Ce scénario du pire est-il évitable ? Jean Jouzel affiche encore un peu d’espoir. « Tout dépendra de notre comportement. Dans le court terme, le climat est joué : nous aurons un réchauffement dans les quinze à vingt prochaines années et il faudra de façon très clair s’adapter », a-t-il affirmé. Pour la suite, « c’est aujourd’hui que nous décidons du climat de la deuxième moitié du 21e siècle », a déclaré le paléoclimatologue. Il a invité chacun à participer à l’atténuation du réchauffement climatique. La France s’est en effet engagée à réduire de 55 % ses émissions de gaz à effet de serre (GES) d’ici 2030 par rapport à 1990 (en émissions nettes). Dans la feuille de route ou « planification écologique » portée par le gouvernement, il est prévu que l’agriculture, fortement émettrice de GES, contribue à cet effort dans une proportion toutefois bien moins importante que d’autres secteurs comme le bâtiment ou l’industrie.
« Un énorme travail a déjà été fait dans le cadre du programme Green & Lavande** pour des économies d’énergie fossile et d’eau à la fois sur la récolte, le transport et la distillation. Et ce n’est pas fini. C’est une préoccupation de la filière et nous sommes à fond sur ces sujets », a indiqué Alain Aubanel, lavandiculteur drômois et président de PPAM de France.

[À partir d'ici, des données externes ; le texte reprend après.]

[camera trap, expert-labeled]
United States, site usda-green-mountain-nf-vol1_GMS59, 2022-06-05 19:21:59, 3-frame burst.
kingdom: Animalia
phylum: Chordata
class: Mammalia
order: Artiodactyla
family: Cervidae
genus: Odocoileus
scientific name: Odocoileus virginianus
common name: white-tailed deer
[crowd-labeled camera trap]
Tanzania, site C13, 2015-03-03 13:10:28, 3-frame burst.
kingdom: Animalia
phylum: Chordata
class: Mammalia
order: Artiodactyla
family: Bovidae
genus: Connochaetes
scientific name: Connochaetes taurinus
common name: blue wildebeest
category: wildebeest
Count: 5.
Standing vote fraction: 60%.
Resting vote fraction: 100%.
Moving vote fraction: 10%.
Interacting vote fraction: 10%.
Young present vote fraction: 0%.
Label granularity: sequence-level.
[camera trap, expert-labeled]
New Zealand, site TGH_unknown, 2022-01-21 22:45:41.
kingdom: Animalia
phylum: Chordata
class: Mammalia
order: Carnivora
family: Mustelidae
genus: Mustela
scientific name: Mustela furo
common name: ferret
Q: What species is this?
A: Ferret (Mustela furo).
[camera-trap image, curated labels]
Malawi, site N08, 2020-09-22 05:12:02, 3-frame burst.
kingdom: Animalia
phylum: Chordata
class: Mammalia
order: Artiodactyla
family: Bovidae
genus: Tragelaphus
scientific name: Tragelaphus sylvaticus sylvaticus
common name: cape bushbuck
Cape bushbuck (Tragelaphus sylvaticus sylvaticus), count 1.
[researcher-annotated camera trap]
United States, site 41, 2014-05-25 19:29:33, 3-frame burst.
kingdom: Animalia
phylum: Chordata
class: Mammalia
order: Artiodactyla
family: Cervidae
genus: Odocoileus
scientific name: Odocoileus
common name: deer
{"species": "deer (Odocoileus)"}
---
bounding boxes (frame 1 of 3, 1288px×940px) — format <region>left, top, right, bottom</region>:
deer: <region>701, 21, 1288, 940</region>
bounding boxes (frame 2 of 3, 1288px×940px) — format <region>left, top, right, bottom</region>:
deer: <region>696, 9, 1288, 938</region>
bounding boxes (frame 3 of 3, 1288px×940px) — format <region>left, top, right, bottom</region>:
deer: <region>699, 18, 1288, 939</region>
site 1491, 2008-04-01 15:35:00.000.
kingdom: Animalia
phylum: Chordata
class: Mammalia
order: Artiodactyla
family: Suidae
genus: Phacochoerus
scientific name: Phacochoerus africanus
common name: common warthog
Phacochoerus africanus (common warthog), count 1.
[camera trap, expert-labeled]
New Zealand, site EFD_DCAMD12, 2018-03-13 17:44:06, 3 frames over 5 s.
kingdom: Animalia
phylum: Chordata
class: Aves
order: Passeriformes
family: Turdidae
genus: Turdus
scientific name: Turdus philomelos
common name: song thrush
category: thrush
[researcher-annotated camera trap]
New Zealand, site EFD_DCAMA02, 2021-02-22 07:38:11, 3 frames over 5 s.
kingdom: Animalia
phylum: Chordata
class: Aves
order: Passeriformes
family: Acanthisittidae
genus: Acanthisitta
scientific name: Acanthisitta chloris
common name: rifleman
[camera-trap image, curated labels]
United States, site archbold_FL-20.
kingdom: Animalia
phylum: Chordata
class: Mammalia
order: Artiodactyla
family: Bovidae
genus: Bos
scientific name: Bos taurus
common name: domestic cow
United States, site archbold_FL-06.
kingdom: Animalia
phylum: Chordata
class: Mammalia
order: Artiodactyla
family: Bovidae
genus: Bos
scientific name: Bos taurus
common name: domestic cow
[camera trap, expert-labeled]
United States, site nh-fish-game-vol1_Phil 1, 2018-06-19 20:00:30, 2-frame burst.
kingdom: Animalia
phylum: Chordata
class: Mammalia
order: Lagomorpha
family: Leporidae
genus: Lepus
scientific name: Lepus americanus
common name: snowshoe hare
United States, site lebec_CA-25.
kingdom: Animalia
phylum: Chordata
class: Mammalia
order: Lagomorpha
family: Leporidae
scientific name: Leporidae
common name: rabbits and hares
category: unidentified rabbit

PPAM sous ombrage forestier
L’enjeu aujourd’hui est double : poursuivre les efforts pour atténuer sur le long terme le changement climatique et, dès à présent, s’adapter aux effets déjà connus. Myriam Desanlis de la fédération régionale de l’agriculture biologique (Frab Aura) a souligné que l’amélioration de la gestion de l’eau et l’introduction d’arbres sont les deux piliers pour améliorer la résilience des exploitations. « Ralentir, répartir, infiltrer, stocker » sont les quatre règles qu’elle propose pour améliorer le chemin de l’eau dans les parcelles. L’introduction d’arbres en association de PPAM est aussi explorée. Myriam Desanlis a notamment cité des essais avec de la rhubarbe en inter-rangs de fruitiers ou encore une association tilleul-thym ou des haies intra-parcellaires composées de noisetiers, sureaux, framboisiers, cassis… L’occasion pour l’Iteipmai, organisme de recherche, d’annoncer qu’un programme expérimental, baptisé Canoppam, est lancé cette année. Celui-ci vise à mesurer les réponses physiologiques et métaboliques des PPAM produites sous ombrage agroforestier dans un contexte d’évolution climatique. De quoi alimenter la réflexion des producteurs sur les nouvelles stratégies à adopter face au changement climatique.
Sophie Sabot
*Giec : groupe d’experts intergouvernemental sur l’évolution du climat.
** Coordonné et piloté par le Fonds de dotation Sauvegarde du patrimoine et lavandes de Provence, en partenariat notamment avec le Crieppam et la chambre d’agriculture de la Drôme.